1. There are other approaches to general development which aim to be global in nature but would not be termed global ethics. Dower (Citation2014, 9) characterizes global ethics as ‘an open-textured enquiry … about global issues from a normative point of view’ and also spells out the differences between other approaches – for example between cosmopolitanism, global justice and human rights – and the global ethics approach, while also acknowledging that they are closely related. This is a point on which I would agree with Dower although I am inclined to believe that all these normative approaches presuppose a more basic concept, namely that of ‘human moral obligation’. However, I would not be able to bring out the relations between them in the limited scope of this paper.

2. I introduce and explain the concept of ‘human moral obligation’ in the light of a certain understanding of the concept of ‘Dharma’ (as this original concept is delineated in ancient and modern Indian philosophy), in my forthcoming paper ‘Human Moral Obligations and the International Doctrine of Human Rights' in Human Rights: India and the West edited by Jay Drydyk and Ashwani Peetush OUP India 2015. ‘Human’ in the phrase ‘human moral obligations' refers to obligations that humans have.

3. Karmaṇye vādhikāraste

– you have the power to act only

mā phaleṣu kadācana

– you do not have the power to influence the result

mā karmaphalehtur bhurmāte

– therefore you must act without the anticipation of the result

saṇgostvakarmaṇi

– without succumbing to inaction

Source: http://rowingwithvish.blogspot.in/2009/09/bhagvad-geeta-famous-quotes.html

4. Beckerman questions the utility of the concept of sustainable development and remarks that the concept is ‘morally repugnant or logically redundant' (Beckerman Citation1994, 192). In his view, sustainability, understood in the strong sense, goes against human interest and is therefore a proposal that is ‘morally repugnant’; and weak sustainability does not go beyond the concept of welfare maximization and therefore, turns out to be ‘logically redundant’. Daly (Citation1995) sides with Beckerman in his critique of weak sustainability but criticizes him for overlooking the distinction between substitutes and complements in his critique of strong sustainability. Daly argues that man-made capital and natural capital are not substitutes but are complements, and therefore sustainable development in the strong sense, which implies maintaining a balance between man-made and natural capital, makes ample sense. In Daly's view, therefore, strong sustainability is absolutely useful in acting as a constraint to welfare maximization.
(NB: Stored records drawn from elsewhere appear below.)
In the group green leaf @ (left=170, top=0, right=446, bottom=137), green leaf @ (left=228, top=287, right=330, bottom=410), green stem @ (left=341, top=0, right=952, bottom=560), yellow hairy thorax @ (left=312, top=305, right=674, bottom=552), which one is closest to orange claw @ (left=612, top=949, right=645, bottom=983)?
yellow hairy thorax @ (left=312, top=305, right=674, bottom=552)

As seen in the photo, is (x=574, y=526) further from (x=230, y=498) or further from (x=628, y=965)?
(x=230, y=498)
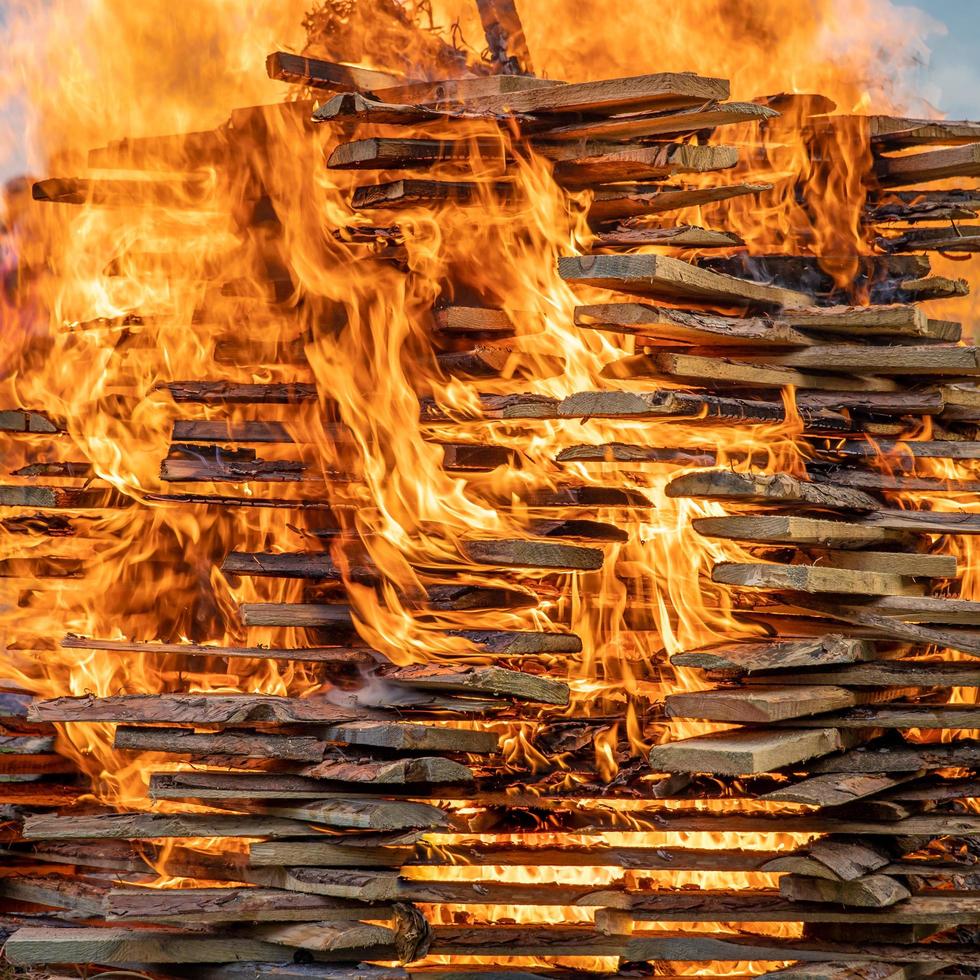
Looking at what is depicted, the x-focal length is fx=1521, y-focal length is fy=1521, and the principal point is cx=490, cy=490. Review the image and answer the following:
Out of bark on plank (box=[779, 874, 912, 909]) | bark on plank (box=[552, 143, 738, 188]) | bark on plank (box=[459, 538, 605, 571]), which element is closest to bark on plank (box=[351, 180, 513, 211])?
bark on plank (box=[552, 143, 738, 188])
5. The term ‘trans-boundary obligation’ and the idea of a basic normative concept which accounts for diversity in universality and which is integrative in its approach, I borrow from Dower (Citation2014). I wish to show in what follows how human moral obligations fulfill that role.

6. The aspects of the traditional concept of dharma which I do not think are relevant in the present day scenario are those relating to caste distinctions prevalent in ancient Indian society and the notion of rebirth and liberation. Much of the metaphysical and soteriological concerns related to dharma can easily be offloaded while only retaining its moral aspect.

7. This is one translation. An alternative translation given by M.N. Dutt is ‘Dharma is so called because it protects all. Indeed, morality saves all creatures. Surely then that is morality which is capable of keeping off a creature from all injuries’. Source: https://archive.org/stream/aproseenglishtr01duttgoog#page/n714/mode/2up

8. This verse seems to be giving an anthropocentric sense of well-being and development but the concept of dharma includes duties that one has towards other non-human elements of the universe. It admits that humans are only one element of this vast universe.